In this sense, to be an active part of the world is to employ violence....

This picture of the modern world can, in the modern Christian mind, provoke an immediate response of wondering what can be done to change it. The difficult answer is to quit living as though modernity were true. Quit validating modernity’s questions. Do not ask, "How can we fix the world?" Instead, ask, "How should Christians live?" and give the outcome of history back to God.

Fr. Stephen Freeman, "The Violence of Modernity." Glory to God for All Things blog. June 1, 2020. https://blogs.ancientfaith.com/glory2godforallthings/2020/06/01/the-violence-of-modernity/

The transmutation of faith into some surrogate

... [T]he modern demand for total, factual, and impersonal objectivity presents serious difficulties for one whose object of study is the faith in which one puts one’s trust and to which one has dedicated one’s life....
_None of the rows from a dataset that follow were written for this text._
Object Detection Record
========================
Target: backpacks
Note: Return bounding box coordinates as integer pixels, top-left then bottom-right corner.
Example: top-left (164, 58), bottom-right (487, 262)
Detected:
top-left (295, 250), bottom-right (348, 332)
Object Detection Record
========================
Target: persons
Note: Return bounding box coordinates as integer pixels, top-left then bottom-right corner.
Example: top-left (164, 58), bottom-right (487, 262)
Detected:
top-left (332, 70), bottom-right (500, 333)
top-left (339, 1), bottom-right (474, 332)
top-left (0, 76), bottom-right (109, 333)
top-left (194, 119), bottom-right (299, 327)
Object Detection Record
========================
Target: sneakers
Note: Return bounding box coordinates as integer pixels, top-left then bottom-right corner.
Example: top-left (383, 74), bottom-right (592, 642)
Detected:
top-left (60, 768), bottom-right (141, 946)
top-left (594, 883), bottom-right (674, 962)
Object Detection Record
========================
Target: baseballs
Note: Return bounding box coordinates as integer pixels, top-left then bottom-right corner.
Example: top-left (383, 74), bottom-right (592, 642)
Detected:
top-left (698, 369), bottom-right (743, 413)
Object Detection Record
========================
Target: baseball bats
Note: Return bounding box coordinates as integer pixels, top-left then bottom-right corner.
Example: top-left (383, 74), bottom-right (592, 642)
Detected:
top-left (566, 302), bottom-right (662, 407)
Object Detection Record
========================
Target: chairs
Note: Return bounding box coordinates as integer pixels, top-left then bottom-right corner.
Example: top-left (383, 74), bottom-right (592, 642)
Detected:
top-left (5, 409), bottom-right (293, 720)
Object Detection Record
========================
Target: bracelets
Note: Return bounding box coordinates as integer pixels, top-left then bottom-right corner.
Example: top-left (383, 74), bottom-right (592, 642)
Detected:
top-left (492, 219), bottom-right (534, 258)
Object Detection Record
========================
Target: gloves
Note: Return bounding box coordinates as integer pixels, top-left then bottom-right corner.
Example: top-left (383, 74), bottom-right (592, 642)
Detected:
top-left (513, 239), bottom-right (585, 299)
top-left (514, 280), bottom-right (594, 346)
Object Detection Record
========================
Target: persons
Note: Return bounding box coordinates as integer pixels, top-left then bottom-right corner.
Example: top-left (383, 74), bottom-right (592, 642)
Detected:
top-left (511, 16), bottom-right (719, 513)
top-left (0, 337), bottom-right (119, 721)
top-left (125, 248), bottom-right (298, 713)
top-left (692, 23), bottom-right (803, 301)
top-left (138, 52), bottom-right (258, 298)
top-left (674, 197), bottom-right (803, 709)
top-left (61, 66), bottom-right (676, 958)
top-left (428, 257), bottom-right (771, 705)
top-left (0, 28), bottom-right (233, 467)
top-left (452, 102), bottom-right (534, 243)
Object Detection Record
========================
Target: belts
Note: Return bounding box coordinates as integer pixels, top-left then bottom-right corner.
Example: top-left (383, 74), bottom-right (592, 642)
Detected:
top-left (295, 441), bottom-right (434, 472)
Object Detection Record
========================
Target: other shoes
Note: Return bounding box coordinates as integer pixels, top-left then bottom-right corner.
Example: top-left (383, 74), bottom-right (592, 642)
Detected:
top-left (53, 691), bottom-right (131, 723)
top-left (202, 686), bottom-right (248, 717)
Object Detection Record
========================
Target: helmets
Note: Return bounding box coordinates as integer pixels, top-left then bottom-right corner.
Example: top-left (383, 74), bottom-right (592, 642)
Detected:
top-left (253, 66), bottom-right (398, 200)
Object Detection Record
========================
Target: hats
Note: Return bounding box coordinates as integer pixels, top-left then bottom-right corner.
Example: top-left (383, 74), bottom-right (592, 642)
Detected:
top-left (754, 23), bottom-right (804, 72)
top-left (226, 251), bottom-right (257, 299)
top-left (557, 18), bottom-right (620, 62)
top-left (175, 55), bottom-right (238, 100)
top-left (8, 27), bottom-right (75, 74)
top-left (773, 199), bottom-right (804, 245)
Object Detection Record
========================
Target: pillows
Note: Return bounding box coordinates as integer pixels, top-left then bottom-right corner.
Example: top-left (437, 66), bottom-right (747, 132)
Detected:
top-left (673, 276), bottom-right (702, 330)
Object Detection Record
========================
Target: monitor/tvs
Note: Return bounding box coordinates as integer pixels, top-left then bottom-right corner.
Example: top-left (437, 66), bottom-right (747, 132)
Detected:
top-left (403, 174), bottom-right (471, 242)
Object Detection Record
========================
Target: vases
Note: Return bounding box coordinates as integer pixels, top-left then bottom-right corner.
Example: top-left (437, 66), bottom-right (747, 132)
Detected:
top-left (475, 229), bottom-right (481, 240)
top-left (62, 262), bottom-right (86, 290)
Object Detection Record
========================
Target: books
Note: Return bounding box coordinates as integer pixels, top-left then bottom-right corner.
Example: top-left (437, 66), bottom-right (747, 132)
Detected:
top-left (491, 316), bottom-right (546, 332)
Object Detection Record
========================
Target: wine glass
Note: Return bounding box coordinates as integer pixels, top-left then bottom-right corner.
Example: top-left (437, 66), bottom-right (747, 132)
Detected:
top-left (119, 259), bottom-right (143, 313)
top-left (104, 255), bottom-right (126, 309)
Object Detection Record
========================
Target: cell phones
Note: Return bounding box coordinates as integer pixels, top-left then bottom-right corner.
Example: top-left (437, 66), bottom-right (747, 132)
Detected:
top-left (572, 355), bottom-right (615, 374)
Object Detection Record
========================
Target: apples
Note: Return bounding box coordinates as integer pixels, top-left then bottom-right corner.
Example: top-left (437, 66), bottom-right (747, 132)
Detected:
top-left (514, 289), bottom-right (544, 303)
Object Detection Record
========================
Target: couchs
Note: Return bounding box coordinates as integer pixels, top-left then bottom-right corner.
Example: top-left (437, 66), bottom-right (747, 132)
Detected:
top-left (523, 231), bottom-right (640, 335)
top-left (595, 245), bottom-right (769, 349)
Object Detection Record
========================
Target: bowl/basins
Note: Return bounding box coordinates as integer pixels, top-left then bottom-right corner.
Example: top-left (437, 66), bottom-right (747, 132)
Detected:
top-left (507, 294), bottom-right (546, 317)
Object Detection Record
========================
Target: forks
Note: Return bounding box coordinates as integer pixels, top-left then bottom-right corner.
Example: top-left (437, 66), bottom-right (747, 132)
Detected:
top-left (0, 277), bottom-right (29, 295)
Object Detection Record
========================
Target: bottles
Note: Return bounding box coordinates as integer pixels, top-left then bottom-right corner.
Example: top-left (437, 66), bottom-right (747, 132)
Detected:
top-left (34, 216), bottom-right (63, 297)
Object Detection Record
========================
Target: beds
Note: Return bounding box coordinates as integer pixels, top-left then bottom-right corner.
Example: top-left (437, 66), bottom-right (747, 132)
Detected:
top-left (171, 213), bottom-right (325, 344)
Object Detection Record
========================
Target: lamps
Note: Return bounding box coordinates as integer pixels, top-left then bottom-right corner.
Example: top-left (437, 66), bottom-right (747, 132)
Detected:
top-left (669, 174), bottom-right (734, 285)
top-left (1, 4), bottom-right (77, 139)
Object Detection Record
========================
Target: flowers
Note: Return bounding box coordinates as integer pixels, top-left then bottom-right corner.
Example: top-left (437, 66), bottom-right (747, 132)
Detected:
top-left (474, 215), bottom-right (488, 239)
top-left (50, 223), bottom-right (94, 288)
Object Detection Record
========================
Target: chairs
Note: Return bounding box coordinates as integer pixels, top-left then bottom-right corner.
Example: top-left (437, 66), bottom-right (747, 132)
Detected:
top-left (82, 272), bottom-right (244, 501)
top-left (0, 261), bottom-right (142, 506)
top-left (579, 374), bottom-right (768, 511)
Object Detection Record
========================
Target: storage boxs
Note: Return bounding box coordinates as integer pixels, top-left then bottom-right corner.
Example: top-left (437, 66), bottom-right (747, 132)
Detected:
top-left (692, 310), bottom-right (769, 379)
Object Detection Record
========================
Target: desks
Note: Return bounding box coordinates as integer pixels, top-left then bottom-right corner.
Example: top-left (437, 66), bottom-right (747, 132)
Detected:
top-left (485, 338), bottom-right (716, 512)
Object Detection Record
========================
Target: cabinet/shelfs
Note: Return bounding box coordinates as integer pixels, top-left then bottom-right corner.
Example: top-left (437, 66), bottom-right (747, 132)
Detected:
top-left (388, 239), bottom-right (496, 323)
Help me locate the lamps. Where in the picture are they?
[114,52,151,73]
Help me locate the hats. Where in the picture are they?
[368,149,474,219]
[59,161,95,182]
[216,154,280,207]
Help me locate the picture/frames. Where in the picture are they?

... [A] Christian might stay in academe and dissimulate belief. Such people are no doubt more numerous than those who get out of academe for ascetical purpose. They remain in academe and are worn down by it. Being worn down is often imperceptible in its slowness; it usually involves a transmutation of faith into one or more surrogates such as scholarship for its own sake, ideological distractions, or some form of involvement in activist causes of a political nature. The transmutation of faith into some surrogate is often accompanied, furthermore, by symptoms typical of transitions from one mode of life to another—symptoms of release, exhilaration, and freedom, a sense of new power, and feelings of having been “reborn.” The transmutation is thus easily perceived as a conversion. And so it is, for conversion is a two-way street; whichever direction one takes produces largely the same feelings in the moving subject. One often encounters students who came to a seminary seeking less ordination than faith, only to discover counseling or social action as faith surrogates. One even encounters colleagues who at some point rise, as it seems, above faith only to vanish into therapy, eastern religions, another marriage, or some new ideology. Such folks, worn down by the unmanageable welter of modern academe, and dissimulating faith all the while in order to appear respectable, finally succumb to the lure of works which occupy but do not save. As Walker Percy says, they began by blowing their minds and end by blow-drying their hair. They leave us with neither insight nor faith, but with trivia of a certain passing interest.

Aidan Kavanagh, On Liturgical Theology (Collegeville, MN: Liturgical Press, 1992), 12-13.